Part of the human brain

==Human==
Brodmann area 18, or BA18, is part of the occipital cortex in the human brain. It accounts for the bulk of the volume of the occipital lobe. It is known as a "Visual Association Area" or V2 and is a first stage in processing or feature extraction of retinotopic images from V1.

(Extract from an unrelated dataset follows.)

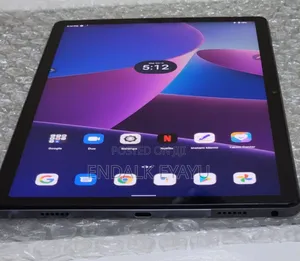 Lenovo Tab M10 128 GB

This area is also known as parastriate area 18. It is a subdivision of the cytoarchitecturally defined occipital region of cerebral cortex. In the human it is located in parts of the cuneus, the lingual gyrus and the lateral occipital gyrus (H) of the occipital lobe. It is bounded on one side by the Brodmann area 17, from which it is distinguished by absence of a band of Gennari, and on the other by the peristriate area 19 (Brodmann-1909).

==Guenon==
Brodmann area 18 is a subdivision of the cerebral cortex of the guenon defined on the basis of cytoarchitecture. It is topographically and cytoarchitecturally homologous to parastriate area 18 of the human (Brodmann-1909). Distinctive features (Brodmann-1905): a wide, dense internal granular cell layer (IV); a distinct sublayer 3b of closely packed large pyramidal cells positioned in the external pyramidal layer (III) directly above layer IV; an almost cell-free, narrow internal pyramidal layer (V) with no larger ganglion cells; a very narrow, dense multiform layer (VI) composed of small polymorphic cells that form a distinct boundary with the underlying subcortical white matter. Like area 17 of Brodmann-1905, area 18 is relatively thin, with the three deep layers thin relative to the three outer layers, and has distinct boundaries between layers, abundance of granule cells, narrow layer VI, and sharp boundary between cortex and subcortical white matter.